Texte extrait:
* * * * *

Pourtant, une fois que l’ensemble des indices eurent ouvert au fond bac et que nous eûmes l’impression que le « sell off » reprenait, la tech a décidé de repartir à la hausse, emmené par Nvidia. Le fabricant de puces et – accessoirement – le Roi de l’IA a donc bénéficié de l’alignement des planètes qui aura permis au titre de rebondir de plus de 8% et d’entraîner le marché avec lui. Il y avait trois raisons pour que NVIDIA soit en hausse hier soir :
1) Oracle a fait des commentaires positifs sur la demande de semiconducteurs pour l’IA.
2) On s’autorise à penser que le gouvernement Biden va permettre à Nvidia d’exporter en direction l’Arabie Saoudite.
3) Le CEO de Nvidia, Jensen Huang, était invité à la conférence de Goldman Sachs hier – la conférence sous le signe des semiconducteurs et il s’est montré « optimiste ».

* * * * *

Jeu de données:
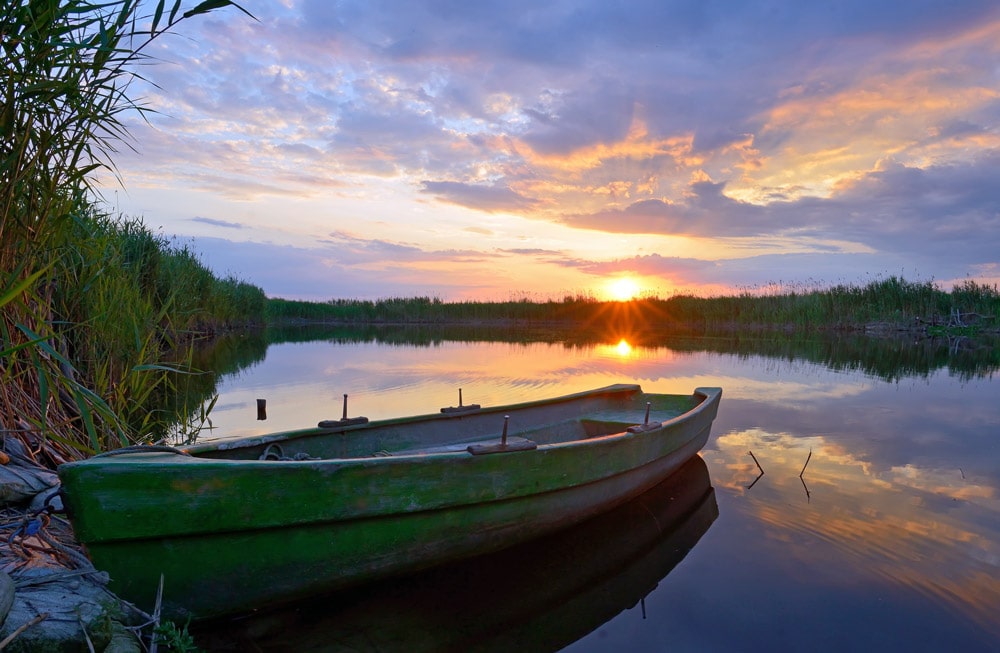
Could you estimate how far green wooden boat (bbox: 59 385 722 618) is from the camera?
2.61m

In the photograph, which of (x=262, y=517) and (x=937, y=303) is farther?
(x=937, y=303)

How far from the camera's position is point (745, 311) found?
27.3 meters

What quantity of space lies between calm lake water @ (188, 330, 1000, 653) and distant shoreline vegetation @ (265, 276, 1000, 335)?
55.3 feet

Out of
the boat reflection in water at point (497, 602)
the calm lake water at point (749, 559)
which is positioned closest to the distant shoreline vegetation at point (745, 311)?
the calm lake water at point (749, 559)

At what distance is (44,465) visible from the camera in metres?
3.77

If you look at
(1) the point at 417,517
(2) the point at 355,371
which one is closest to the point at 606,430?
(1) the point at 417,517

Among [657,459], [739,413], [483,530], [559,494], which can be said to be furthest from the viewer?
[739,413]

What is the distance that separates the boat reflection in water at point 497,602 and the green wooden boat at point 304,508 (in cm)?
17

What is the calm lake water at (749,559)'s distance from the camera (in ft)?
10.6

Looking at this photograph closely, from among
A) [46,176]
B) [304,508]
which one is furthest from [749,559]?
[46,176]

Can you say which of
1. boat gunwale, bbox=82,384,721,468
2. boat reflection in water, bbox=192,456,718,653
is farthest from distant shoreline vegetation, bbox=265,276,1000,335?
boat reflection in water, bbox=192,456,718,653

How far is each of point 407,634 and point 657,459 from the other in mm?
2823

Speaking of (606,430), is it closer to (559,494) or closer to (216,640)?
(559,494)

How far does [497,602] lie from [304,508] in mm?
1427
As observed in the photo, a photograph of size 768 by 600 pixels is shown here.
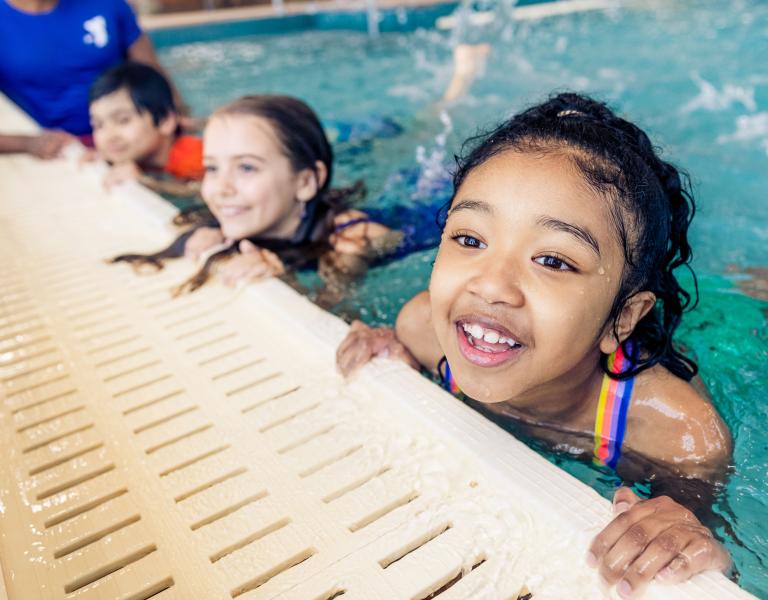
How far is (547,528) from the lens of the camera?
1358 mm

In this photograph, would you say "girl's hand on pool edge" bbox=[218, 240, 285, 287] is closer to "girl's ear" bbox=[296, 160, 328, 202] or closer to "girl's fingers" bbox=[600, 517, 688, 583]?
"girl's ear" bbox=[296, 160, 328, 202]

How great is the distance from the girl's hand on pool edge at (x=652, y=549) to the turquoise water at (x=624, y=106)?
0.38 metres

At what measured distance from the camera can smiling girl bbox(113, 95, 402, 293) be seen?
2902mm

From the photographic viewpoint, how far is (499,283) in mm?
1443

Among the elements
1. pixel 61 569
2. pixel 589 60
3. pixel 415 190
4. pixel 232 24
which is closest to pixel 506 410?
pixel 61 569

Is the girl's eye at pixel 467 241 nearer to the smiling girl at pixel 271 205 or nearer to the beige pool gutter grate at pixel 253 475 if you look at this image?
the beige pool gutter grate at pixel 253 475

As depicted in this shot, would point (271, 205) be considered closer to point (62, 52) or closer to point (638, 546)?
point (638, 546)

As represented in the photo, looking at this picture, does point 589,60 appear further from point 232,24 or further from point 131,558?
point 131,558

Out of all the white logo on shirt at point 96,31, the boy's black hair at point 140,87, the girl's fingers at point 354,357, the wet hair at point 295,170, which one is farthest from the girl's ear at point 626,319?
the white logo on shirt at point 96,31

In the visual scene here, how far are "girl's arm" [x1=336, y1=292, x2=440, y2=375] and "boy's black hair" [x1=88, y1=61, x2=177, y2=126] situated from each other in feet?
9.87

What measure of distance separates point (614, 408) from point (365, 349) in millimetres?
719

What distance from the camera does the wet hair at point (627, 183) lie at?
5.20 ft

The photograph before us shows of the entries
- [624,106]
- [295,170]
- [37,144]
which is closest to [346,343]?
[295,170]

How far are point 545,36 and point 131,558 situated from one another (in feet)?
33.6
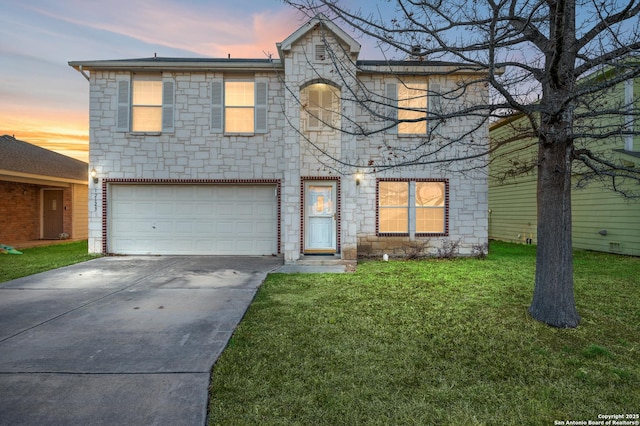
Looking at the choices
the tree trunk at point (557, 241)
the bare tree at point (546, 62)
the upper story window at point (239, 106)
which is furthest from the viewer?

* * * * *

Mise en pratique:
a: Réécrivez le texte extrait entre « Pourtant, une fois » et « direction l’Arabie Saoudite. », inclus, en remplaçant « Oracle » par « Broadcom ».
b: Pour chaque affirmation, indiquez par oui ou par non si elle concorde avec le texte extrait, et citez les mots du texte qui permettent de trancher : (i) le titre Nvidia a rebondi de plus de 8 % ; (ii) le CEO de Nvidia s'est montré pessimiste à la conférence de Goldman Sachs ; (iii) Oracle a fait des commentaires négatifs sur la demande de semiconducteurs pour l'IA.

Réponses aux consignes:
a:
Pourtant, une fois que l’ensemble des indices eurent ouvert au fond bac et que nous eûmes l’impression que le « sell off » reprenait, la tech a décidé de repartir à la hausse, emmené par Nvidia. Le fabricant de puces et – accessoirement – le Roi de l’IA a donc bénéficié de l’alignement des planètes qui aura permis au titre de rebondir de plus de 8% et d’entraîner le marché avec lui. Il y avait trois raisons pour que NVIDIA soit en hausse hier soir :
1) Broadcom a fait des commentaires positifs sur la demande de semiconducteurs pour l’IA.
2) On s’autorise à penser que le gouvernement Biden va permettre à Nvidia d’exporter en direction l’Arabie Saoudite.

b:
(i) Oui : « permis au titre de rebondir de plus de 8% ».
(ii) Non : « il s’est montré « optimiste » ».
(iii) Non : « Oracle a fait des commentaires positifs sur la demande de semiconducteurs pour l’IA ».